All of the above, of course, is given in more detail in our book. But in closing let me come back to the central focus of Dr. Olson’s critique—memories from informal, oral conversations. Yes, I do think it is relevant that Bethge challenges Bishop Bell’s memory that Bonhoeffer had referred to Hitler as the Anti-Christ. As I say in the book, we’ve done what Bethge implies should be done: give the greatest weight to texts and clear facts not memories of informal, oral conversations. The contexts for conversations, tones of voice, facial expressions—those are some components of what are necessary for truly understanding what is meant by whatever was said in oral conversations. Besides, most of us are not as careful in informal conversations. And in fact we might use terms we would never use in more carefully prepared comments, for various reasons. For instance, Bethge says that Bonhoeffer did not believe that Hitler was the Anti-Christ. However, he concedes, “if that rather crude theological expression could really have encouraged his friends, Bonhoeffer perhaps would have used it verbally.” So, likewise, in oral conversations with others who were also opposed to the extreme militarism, nationalism and abuses of the Hitler regime, I could imagine Bonhoeffer being relatively affirming of what they were doing (which did not mean he was necessarily on the same page with them morally in general).
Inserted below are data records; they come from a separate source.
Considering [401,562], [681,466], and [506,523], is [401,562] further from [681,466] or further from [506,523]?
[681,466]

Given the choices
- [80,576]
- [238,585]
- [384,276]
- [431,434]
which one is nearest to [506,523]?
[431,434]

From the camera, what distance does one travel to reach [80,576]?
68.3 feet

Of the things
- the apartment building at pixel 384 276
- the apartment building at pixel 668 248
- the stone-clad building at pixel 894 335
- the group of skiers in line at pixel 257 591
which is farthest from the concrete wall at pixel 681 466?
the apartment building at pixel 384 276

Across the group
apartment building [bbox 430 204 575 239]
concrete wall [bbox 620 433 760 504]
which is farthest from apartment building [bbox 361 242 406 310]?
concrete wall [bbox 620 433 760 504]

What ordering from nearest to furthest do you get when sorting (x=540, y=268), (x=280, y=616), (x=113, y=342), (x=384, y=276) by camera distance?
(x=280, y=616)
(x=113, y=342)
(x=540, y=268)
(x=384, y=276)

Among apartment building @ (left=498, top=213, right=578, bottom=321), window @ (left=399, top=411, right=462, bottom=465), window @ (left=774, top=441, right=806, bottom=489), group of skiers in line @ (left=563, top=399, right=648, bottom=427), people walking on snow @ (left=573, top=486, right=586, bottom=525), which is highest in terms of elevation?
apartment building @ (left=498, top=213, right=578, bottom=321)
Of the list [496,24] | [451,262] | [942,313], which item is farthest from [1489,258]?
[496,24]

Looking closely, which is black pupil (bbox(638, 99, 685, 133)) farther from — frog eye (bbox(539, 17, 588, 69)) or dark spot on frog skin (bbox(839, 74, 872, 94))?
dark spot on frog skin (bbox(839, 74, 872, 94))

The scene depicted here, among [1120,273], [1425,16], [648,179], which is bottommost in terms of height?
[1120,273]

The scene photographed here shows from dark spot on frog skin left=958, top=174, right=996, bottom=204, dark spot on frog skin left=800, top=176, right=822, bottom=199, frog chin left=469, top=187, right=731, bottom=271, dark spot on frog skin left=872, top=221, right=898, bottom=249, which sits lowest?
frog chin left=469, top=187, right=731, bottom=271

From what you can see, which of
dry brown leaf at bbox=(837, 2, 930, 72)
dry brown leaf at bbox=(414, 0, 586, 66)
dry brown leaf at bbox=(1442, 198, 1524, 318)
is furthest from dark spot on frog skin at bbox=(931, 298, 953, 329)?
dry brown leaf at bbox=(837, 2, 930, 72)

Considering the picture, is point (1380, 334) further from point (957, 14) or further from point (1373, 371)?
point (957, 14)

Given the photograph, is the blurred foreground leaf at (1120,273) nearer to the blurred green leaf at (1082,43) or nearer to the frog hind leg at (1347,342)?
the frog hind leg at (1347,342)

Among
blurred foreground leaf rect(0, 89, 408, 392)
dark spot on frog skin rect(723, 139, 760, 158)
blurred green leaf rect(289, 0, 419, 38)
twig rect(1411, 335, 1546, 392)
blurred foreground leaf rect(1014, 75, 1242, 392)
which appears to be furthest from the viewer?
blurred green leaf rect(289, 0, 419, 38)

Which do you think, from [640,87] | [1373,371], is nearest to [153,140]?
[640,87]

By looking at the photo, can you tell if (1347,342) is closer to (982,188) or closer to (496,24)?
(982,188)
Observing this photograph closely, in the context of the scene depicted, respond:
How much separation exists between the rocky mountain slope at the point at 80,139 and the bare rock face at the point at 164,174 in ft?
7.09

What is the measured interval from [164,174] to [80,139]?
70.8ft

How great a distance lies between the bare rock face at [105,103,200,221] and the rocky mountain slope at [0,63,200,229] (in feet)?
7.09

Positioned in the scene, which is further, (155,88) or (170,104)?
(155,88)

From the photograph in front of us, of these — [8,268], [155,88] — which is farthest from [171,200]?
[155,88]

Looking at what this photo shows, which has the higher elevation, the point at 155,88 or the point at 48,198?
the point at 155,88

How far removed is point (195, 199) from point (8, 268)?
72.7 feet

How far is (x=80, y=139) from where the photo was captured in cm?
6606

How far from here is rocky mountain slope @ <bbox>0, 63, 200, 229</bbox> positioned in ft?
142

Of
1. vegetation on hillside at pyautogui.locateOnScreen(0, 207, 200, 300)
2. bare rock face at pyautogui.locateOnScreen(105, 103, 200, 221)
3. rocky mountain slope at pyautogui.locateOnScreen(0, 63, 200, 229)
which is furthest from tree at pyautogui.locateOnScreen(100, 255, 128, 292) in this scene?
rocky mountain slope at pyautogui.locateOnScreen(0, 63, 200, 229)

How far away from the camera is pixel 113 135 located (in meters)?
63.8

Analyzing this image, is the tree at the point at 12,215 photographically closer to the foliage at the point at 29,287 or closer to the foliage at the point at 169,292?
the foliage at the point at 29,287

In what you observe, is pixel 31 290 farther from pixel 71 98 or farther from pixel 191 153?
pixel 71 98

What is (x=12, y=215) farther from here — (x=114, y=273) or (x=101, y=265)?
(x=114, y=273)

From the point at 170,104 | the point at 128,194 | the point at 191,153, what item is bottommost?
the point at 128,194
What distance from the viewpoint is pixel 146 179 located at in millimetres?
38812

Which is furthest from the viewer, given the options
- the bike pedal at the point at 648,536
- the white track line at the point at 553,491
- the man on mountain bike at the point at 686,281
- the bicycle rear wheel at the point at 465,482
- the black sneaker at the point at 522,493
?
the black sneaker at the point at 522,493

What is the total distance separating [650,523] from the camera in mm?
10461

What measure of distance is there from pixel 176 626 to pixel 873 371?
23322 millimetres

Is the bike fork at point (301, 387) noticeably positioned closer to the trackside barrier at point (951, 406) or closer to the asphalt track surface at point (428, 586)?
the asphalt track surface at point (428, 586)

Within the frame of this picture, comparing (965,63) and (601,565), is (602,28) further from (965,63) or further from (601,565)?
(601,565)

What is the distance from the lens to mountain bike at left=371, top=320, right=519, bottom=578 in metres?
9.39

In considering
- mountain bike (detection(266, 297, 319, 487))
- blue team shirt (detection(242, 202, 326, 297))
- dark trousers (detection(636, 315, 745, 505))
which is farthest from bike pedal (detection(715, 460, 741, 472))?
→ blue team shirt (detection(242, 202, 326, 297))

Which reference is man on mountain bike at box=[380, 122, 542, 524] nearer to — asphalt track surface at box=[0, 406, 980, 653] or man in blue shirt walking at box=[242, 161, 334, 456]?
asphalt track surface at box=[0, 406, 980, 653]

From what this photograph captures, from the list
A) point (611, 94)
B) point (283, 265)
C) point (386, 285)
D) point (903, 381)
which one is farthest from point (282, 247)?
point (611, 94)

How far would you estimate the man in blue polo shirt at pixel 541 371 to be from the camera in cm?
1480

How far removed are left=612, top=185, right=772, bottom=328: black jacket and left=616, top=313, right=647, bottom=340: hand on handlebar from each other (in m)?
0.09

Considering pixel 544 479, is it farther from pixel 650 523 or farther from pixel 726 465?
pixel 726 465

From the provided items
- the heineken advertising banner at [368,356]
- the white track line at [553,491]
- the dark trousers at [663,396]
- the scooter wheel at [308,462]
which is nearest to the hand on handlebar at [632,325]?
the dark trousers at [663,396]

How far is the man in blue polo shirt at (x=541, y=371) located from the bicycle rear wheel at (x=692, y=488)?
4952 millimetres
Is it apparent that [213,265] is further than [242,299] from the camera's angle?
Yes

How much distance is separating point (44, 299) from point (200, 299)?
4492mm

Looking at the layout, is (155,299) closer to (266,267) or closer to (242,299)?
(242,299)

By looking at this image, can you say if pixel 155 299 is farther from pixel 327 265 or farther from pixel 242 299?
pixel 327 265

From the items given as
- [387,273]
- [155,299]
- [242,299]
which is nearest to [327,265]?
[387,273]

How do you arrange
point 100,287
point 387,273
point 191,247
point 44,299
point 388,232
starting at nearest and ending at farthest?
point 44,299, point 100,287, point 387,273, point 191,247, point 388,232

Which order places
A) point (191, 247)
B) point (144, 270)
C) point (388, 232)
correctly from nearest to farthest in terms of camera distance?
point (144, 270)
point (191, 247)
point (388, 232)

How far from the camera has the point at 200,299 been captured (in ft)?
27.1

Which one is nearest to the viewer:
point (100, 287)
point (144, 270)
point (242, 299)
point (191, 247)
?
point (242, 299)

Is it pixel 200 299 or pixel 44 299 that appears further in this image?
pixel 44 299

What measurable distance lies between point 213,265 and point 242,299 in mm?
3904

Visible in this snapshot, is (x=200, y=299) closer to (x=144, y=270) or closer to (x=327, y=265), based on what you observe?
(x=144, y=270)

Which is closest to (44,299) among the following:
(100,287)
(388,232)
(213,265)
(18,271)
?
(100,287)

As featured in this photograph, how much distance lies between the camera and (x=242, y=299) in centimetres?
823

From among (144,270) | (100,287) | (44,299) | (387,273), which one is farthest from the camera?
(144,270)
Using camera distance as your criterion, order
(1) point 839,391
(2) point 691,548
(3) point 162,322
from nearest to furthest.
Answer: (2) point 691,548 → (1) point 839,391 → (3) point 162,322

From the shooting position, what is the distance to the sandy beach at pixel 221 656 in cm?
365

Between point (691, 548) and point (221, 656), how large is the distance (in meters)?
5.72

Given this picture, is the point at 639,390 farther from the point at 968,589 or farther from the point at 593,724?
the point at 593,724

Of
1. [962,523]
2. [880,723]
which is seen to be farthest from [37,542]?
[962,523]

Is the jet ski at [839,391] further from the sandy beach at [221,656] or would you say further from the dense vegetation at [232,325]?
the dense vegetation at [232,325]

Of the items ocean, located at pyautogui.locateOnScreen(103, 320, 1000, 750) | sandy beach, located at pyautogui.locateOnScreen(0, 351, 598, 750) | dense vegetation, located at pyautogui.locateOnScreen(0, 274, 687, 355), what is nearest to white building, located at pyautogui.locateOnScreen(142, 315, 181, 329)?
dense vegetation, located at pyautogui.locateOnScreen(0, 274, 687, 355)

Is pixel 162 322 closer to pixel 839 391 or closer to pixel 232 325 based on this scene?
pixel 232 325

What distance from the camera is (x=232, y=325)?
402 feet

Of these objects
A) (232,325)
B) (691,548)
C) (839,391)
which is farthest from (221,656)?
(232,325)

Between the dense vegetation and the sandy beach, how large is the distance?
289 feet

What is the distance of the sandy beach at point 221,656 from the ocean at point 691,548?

Only recently did I notice that Bethge says that Bonhoeffer “knew and approved” of the coup “for a long time” (since 1937, when he was clearly a pacifist?). Bonhoeffer’s sister-in-law, Emmi Bonhoeffer, says that “Though Dietrich was from the very beginning [1933?] convinced that Hitler has to be abolished, he felt that’s not his business as a theologian.” However, she also replays a conversation she had with Dietrich sometime after he had returned to Germany in 1939, clearly indicating that he had told her that Christians should not kill. How do these two statements fit together? How does her earlier statement fit with his views in Discipleship, etc.? Again, Bethge is right: one should place the greatest weight on what we know from texts and the facts as best we know them, not memories of informal conversations.